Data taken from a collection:

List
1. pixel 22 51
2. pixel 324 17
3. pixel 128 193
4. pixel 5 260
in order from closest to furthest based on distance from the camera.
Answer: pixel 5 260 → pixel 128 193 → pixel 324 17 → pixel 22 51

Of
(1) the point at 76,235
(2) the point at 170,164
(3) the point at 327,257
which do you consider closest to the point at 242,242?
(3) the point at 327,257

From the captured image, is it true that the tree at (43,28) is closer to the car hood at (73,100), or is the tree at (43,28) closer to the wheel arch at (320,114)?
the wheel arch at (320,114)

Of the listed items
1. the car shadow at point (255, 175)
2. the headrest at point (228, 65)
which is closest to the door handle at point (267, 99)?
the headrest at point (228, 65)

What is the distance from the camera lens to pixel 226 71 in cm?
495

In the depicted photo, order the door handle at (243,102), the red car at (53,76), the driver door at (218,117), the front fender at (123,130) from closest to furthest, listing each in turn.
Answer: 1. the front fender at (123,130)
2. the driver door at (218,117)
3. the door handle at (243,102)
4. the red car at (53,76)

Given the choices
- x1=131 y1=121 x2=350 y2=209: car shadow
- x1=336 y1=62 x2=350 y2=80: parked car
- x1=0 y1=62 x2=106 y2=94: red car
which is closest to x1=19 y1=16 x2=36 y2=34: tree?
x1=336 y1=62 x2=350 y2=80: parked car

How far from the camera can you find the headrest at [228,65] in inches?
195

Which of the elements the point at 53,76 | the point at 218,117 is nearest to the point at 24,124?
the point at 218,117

== WORK TO DO ==
Copy every one of the rows above, word for word.

== WRITTEN ANSWER ==
List
1. pixel 22 51
2. pixel 324 17
3. pixel 128 193
4. pixel 5 260
in order from closest to furthest based on distance from the camera.
Answer: pixel 5 260 → pixel 128 193 → pixel 324 17 → pixel 22 51

Of
(1) the point at 76,235
(2) the point at 170,164
(3) the point at 327,257
which do you consider closest to the point at 242,242?
(3) the point at 327,257

From the captured image, is it true that the tree at (43,28) is closer to the car hood at (73,100), or is the tree at (43,28) closer to the wheel arch at (320,114)?
the wheel arch at (320,114)

Of the listed items
1. the car shadow at point (255, 175)
2. the headrest at point (228, 65)
which is closest to the door handle at point (267, 99)?
the headrest at point (228, 65)

What is the distance from the camera lens to pixel 226 71 in cm?
495

In the depicted photo, order the door handle at (243,102), the red car at (53,76), the driver door at (218,117), the front fender at (123,130) from closest to furthest, listing each in turn.
Answer: 1. the front fender at (123,130)
2. the driver door at (218,117)
3. the door handle at (243,102)
4. the red car at (53,76)

Given the choices
- x1=131 y1=121 x2=350 y2=209: car shadow
- x1=336 y1=62 x2=350 y2=80: parked car
- x1=0 y1=62 x2=106 y2=94: red car
which is closest to x1=19 y1=16 x2=36 y2=34: tree?
x1=336 y1=62 x2=350 y2=80: parked car

How far from the camera can you find the headrest at [228,65] in inches?
195

Which of the elements the point at 53,76 | the point at 218,117 is nearest to the point at 24,124?
the point at 218,117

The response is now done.